◆ Opdracht 1 ◆
Ga na of de uitspraken (a), (b) en (c) overeenstemmen met de tekst over contractrecht. Antwoord telkens met ja of nee en citeer letterlijk de woorden uit de tekst die de doorslag geven.

(a) Het open systeem van verbintenissen wordt gekoppeld aan art. 6:217 BW.
(b) Bij wil en verklaring wordt art. 3:33 BW genoemd.
(c) De overeenkomst is een eenzijdige rechtshandeling.
◆ Opdracht 2 ◆
Citeer woordelijk het deel van de tekst over contractrecht dat begint bij de woorden "Contractrecht" en eindigt na de woorden "die te verrichten.".
◆ Opdracht 3 ◆
Beantwoord de vragen (a), (b) en (c) met behulp van de tekst over contractrecht.

(a) In welke twee soorten wordt een rechtsfeit onderverdeeld?
(b) Welk artikel wordt genoemd bij aanbod en aanvaarding?
(c) Welke artikelen uit boek 3 en boek 6 van het BW worden genoemd bij de totstandkoming van een overeenkomst?

Contractrecht
BLOK 1: TOTSTANDKOMING EN INHOUD VAN DE OVEREENKOMST.
Hoorcollege 1
Aantekeningen:
Het verbintenissenrecht:
Verbintenis:
Een vermogensrechtelijke rechtsbetrekking tussen twee of meer personen op
grond waarvan de één een recht heeft op een prestatie waartoe de ander
verplicht is die te verrichten.
In beginsel vloeien verbintenissen voort uit de wet, maar in sommige
gevallen kunnen ze passen in het stelsel van de wet. Dit vloeit voort uit HR
Quint/Te Poel.
Open systeem van verbintenissen: art 6:1 BW en HR Quint/Te Poel.
Rechtsregel: “Indien de wet geen regeling voor het geval kent moet er een
oplossing gezocht worden die past in het stelsel van de wet en die aansluit bij
wel in de wet geregelde gevallen”.
Een verbintenis die uit de wet voortvloeit? De overeenkomst.
De overeenkomst:
Rechtsfeit: onder te verdelen in 1 en 2.
1. Feitelijke handeling: a) onrechtmatige daad (art. 6:162 BW) en b)
rechtmatige daden.
2. Rechtshandeling: wil en verklaring (art 3:33 BW): a) eenzijdig (gericht of
ongericht) en b) meerzijdig (overeenkomst): aanbod en aanvaarding, art. 6:217
BW.
* Zie voor een overzichtelijk schema hiervan de sheets van HC 1. *
Totstandkoming van een overeenkomst:
Boek 3 (art. 3:33 – 3:38 BW) en boek 6 (art. 6:217 – 6:225 BW) gelaagde
structuur.

◆ Brongegevens ◆
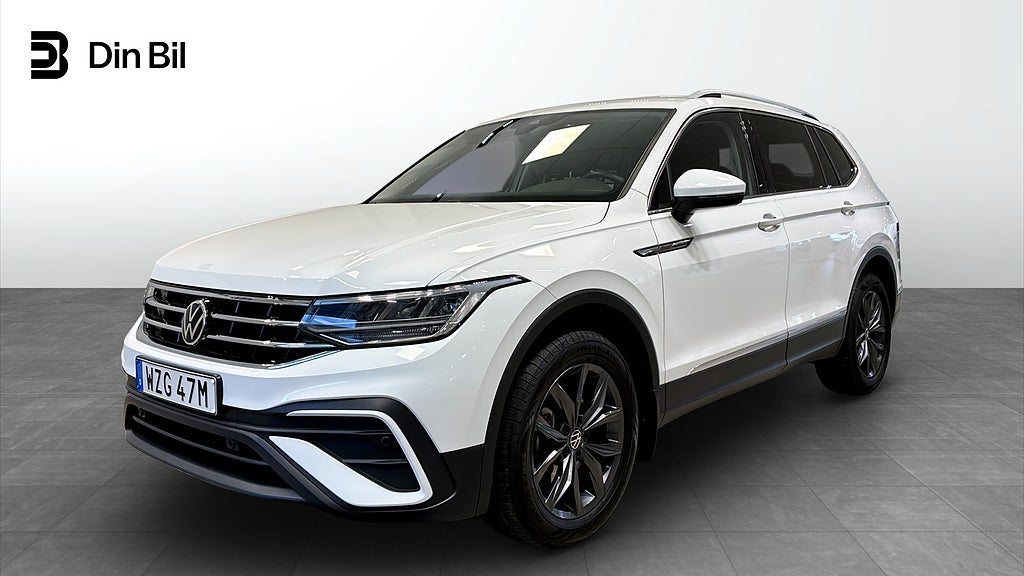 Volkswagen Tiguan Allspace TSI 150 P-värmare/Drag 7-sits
...
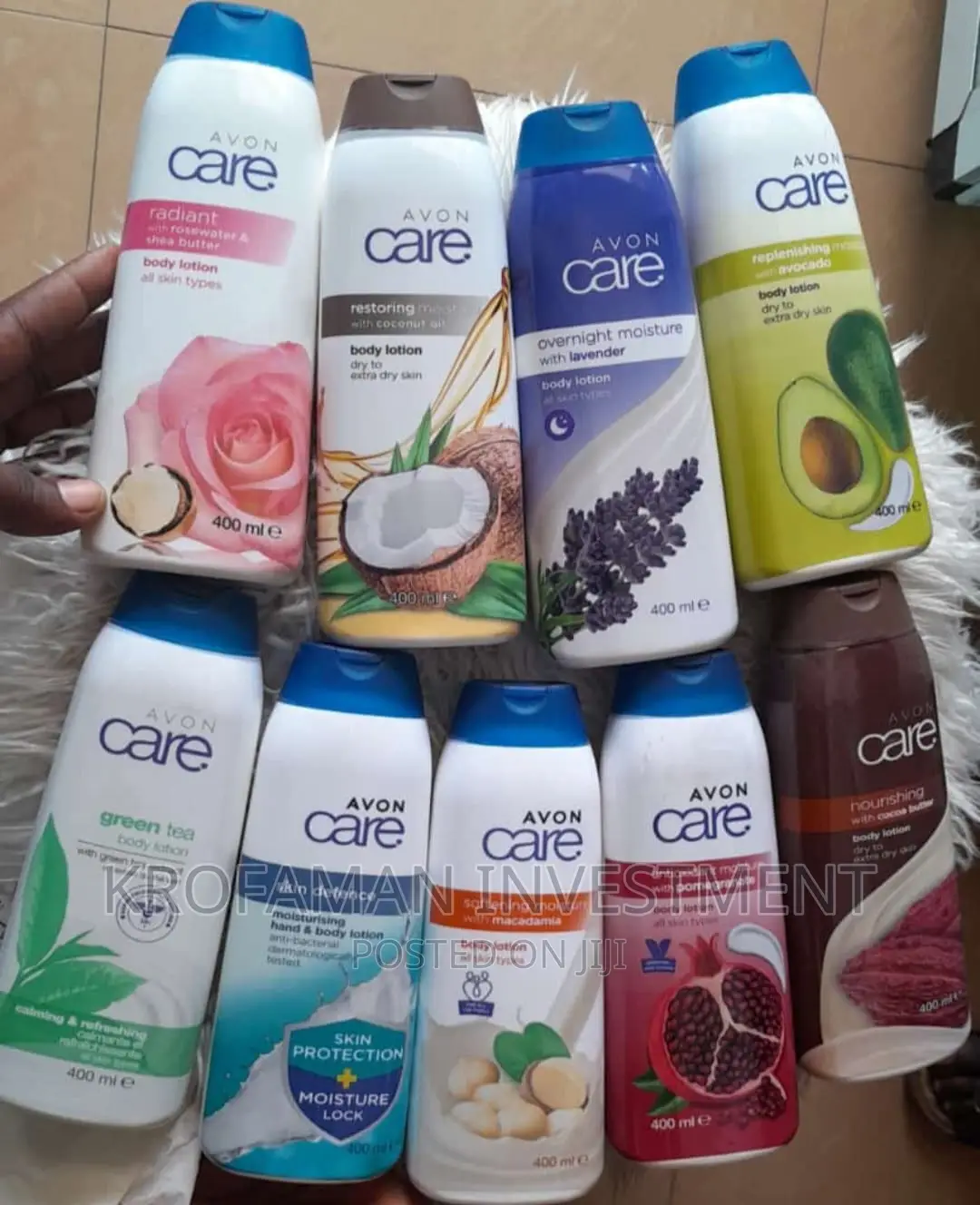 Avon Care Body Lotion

◆ Uitgewerkte oplossing 1 ◆
(a) Nee: "Open systeem van verbintenissen: art 6:1 BW en HR Quint/Te Poel."
(b) Ja: "Rechtshandeling: wil en verklaring (art 3:33 BW)"
(c) Nee: "b) meerzijdig (overeenkomst)"

◆ Uitgewerkte oplossing 2 ◆
Contractrecht
BLOK 1: TOTSTANDKOMING EN INHOUD VAN DE OVEREENKOMST.
Hoorcollege 1
Aantekeningen:
Het verbintenissenrecht:
Verbintenis:
Een vermogensrechtelijke rechtsbetrekking tussen twee of meer personen op
grond waarvan de één een recht heeft op een prestatie waartoe de ander
verplicht is die te verrichten.

◆ Uitgewerkte oplossing 3 ◆
(a) Feitelijke handeling en rechtshandeling.
(b) Art. 6:217 BW.
(c) Art. 3:33 – 3:38 BW uit boek 3 en art. 6:217 – 6:225 BW uit boek 6.